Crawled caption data
★ ★ ★ ★ ★

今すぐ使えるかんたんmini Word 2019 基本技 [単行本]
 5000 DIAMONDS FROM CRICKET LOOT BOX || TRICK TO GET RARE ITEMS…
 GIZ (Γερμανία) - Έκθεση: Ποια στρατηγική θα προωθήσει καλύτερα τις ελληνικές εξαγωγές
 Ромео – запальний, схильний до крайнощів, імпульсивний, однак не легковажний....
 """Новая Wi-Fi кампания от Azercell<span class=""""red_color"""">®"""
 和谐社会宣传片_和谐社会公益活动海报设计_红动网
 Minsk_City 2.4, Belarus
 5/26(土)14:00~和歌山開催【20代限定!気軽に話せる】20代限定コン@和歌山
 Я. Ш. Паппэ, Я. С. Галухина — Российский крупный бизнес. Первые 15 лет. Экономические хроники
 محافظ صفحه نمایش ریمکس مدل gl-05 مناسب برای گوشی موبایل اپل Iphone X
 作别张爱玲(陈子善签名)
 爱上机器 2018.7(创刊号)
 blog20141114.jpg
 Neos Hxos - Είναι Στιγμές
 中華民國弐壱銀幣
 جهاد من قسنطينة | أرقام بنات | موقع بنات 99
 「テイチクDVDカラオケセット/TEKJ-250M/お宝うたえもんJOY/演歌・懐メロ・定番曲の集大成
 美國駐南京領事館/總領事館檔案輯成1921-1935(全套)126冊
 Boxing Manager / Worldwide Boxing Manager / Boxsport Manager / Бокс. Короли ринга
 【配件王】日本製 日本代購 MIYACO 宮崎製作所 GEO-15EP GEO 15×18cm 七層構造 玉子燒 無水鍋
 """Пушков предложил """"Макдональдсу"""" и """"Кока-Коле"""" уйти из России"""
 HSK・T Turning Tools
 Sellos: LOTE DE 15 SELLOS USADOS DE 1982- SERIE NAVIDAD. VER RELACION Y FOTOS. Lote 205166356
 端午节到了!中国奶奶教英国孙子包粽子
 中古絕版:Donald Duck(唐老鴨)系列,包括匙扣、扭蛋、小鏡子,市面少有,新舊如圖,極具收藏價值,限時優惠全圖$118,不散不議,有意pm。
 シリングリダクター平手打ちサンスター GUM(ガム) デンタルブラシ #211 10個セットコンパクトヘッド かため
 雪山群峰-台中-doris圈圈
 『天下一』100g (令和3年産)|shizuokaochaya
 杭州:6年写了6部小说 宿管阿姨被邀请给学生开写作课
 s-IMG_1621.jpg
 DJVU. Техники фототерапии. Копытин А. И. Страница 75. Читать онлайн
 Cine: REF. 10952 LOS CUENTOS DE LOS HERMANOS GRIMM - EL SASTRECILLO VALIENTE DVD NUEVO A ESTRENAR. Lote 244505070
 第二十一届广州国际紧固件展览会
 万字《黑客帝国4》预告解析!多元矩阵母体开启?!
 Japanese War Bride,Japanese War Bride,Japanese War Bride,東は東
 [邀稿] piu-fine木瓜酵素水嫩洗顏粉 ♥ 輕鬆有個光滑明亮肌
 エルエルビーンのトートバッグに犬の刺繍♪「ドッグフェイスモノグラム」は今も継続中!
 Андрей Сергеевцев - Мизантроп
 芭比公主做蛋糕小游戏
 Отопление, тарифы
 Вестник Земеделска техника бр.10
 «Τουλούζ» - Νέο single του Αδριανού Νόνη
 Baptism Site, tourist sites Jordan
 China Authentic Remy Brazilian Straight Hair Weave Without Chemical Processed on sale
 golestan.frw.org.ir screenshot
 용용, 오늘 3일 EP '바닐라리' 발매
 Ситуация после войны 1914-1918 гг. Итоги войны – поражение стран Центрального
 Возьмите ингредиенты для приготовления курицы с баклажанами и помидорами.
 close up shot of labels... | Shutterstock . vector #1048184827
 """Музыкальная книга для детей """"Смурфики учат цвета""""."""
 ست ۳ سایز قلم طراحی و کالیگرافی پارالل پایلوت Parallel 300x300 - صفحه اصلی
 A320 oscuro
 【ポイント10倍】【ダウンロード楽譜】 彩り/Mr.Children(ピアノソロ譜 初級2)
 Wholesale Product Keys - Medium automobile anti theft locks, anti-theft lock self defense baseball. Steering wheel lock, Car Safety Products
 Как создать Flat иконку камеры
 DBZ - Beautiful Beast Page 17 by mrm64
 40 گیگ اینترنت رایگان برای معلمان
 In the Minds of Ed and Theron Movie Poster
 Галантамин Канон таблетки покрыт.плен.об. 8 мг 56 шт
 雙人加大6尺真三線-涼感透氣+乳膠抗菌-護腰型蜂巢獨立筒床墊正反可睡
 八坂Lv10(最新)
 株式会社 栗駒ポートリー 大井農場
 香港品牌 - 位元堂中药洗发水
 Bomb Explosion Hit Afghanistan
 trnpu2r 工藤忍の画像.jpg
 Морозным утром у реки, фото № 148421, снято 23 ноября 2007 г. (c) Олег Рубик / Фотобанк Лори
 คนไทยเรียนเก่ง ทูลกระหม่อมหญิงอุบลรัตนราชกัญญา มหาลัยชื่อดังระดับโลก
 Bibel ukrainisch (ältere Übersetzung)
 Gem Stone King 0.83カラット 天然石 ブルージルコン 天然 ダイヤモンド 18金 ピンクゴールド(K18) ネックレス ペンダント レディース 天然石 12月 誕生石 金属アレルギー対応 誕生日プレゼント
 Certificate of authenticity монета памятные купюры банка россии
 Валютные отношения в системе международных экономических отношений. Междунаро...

★ ★ ★ ★ ★

Copy the records above. Keep every word as it is.

今すぐ使えるかんたんmini Word 2019 基本技 [単行本]
 5000 DIAMONDS FROM CRICKET LOOT BOX || TRICK TO GET RARE ITEMS…
 GIZ (Γερμανία) - Έκθεση: Ποια στρατηγική θα προωθήσει καλύτερα τις ελληνικές εξαγωγές
 Ромео – запальний, схильний до крайнощів, імпульсивний, однак не легковажний....
 """Новая Wi-Fi кампания от Azercell<span class=""""red_color"""">®"""
 和谐社会宣传片_和谐社会公益活动海报设计_红动网
 Minsk_City 2.4, Belarus
 5/26(土)14:00~和歌山開催【20代限定!気軽に話せる】20代限定コン@和歌山
 Я. Ш. Паппэ, Я. С. Галухина — Российский крупный бизнес. Первые 15 лет. Экономические хроники
 محافظ صفحه نمایش ریمکس مدل gl-05 مناسب برای گوشی موبایل اپل Iphone X
 作别张爱玲(陈子善签名)
 爱上机器 2018.7(创刊号)
 blog20141114.jpg
 Neos Hxos - Είναι Στιγμές
 中華民國弐壱銀幣
 جهاد من قسنطينة | أرقام بنات | موقع بنات 99
 「テイチクDVDカラオケセット/TEKJ-250M/お宝うたえもんJOY/演歌・懐メロ・定番曲の集大成
 美國駐南京領事館/總領事館檔案輯成1921-1935(全套)126冊
 Boxing Manager / Worldwide Boxing Manager / Boxsport Manager / Бокс. Короли ринга
 【配件王】日本製 日本代購 MIYACO 宮崎製作所 GEO-15EP GEO 15×18cm 七層構造 玉子燒 無水鍋
 """Пушков предложил """"Макдональдсу"""" и """"Кока-Коле"""" уйти из России"""
 HSK・T Turning Tools
 Sellos: LOTE DE 15 SELLOS USADOS DE 1982- SERIE NAVIDAD. VER RELACION Y FOTOS. Lote 205166356
 端午节到了!中国奶奶教英国孙子包粽子
 中古絕版:Donald Duck(唐老鴨)系列,包括匙扣、扭蛋、小鏡子,市面少有,新舊如圖,極具收藏價值,限時優惠全圖$118,不散不議,有意pm。
 シリングリダクター平手打ちサンスター GUM(ガム) デンタルブラシ #211 10個セットコンパクトヘッド かため
 雪山群峰-台中-doris圈圈
 『天下一』100g (令和3年産)|shizuokaochaya
 杭州:6年写了6部小说 宿管阿姨被邀请给学生开写作课
 s-IMG_1621.jpg
 DJVU. Техники фототерапии. Копытин А. И. Страница 75. Читать онлайн
 Cine: REF. 10952 LOS CUENTOS DE LOS HERMANOS GRIMM - EL SASTRECILLO VALIENTE DVD NUEVO A ESTRENAR. Lote 244505070
 第二十一届广州国际紧固件展览会
 万字《黑客帝国4》预告解析!多元矩阵母体开启?!
 Japanese War Bride,Japanese War Bride,Japanese War Bride,東は東
 [邀稿] piu-fine木瓜酵素水嫩洗顏粉 ♥ 輕鬆有個光滑明亮肌
 エルエルビーンのトートバッグに犬の刺繍♪「ドッグフェイスモノグラム」は今も継続中!
 Андрей Сергеевцев - Мизантроп
 芭比公主做蛋糕小游戏
 Отопление, тарифы
 Вестник Земеделска техника бр.10
 «Τουλούζ» - Νέο single του Αδριανού Νόνη
 Baptism Site, tourist sites Jordan
 China Authentic Remy Brazilian Straight Hair Weave Without Chemical Processed on sale
 golestan.frw.org.ir screenshot
 용용, 오늘 3일 EP '바닐라리' 발매
 Ситуация после войны 1914-1918 гг. Итоги войны – поражение стран Центрального
 Возьмите ингредиенты для приготовления курицы с баклажанами и помидорами.
 close up shot of labels... | Shutterstock . vector #1048184827
 """Музыкальная книга для детей """"Смурфики учат цвета""""."""
 ست ۳ سایز قلم طراحی و کالیگرافی پارالل پایلوت Parallel 300x300 - صفحه اصلی
 A320 oscuro
 【ポイント10倍】【ダウンロード楽譜】 彩り/Mr.Children(ピアノソロ譜 初級2)
 Wholesale Product Keys - Medium automobile anti theft locks, anti-theft lock self defense baseball. Steering wheel lock, Car Safety Products
 Как создать Flat иконку камеры
 DBZ - Beautiful Beast Page 17 by mrm64
 40 گیگ اینترنت رایگان برای معلمان
 In the Minds of Ed and Theron Movie Poster
 Галантамин Канон таблетки покрыт.плен.об. 8 мг 56 шт
 雙人加大6尺真三線-涼感透氣+乳膠抗菌-護腰型蜂巢獨立筒床墊正反可睡
 八坂Lv10(最新)
 株式会社 栗駒ポートリー 大井農場
 香港品牌 - 位元堂中药洗发水
 Bomb Explosion Hit Afghanistan
 trnpu2r 工藤忍の画像.jpg
 Морозным утром у реки, фото № 148421, снято 23 ноября 2007 г. (c) Олег Рубик / Фотобанк Лори
 คนไทยเรียนเก่ง ทูลกระหม่อมหญิงอุบลรัตนราชกัญญา มหาลัยชื่อดังระดับโลก
 Bibel ukrainisch (ältere Übersetzung)
 Gem Stone King 0.83カラット 天然石 ブルージルコン 天然 ダイヤモンド 18金 ピンクゴールド(K18) ネックレス ペンダント レディース 天然石 12月 誕生石 金属アレルギー対応 誕生日プレゼント
 Certificate of authenticity монета памятные купюры банка россии
 Валютные отношения в системе международных экономических отношений. Междунаро...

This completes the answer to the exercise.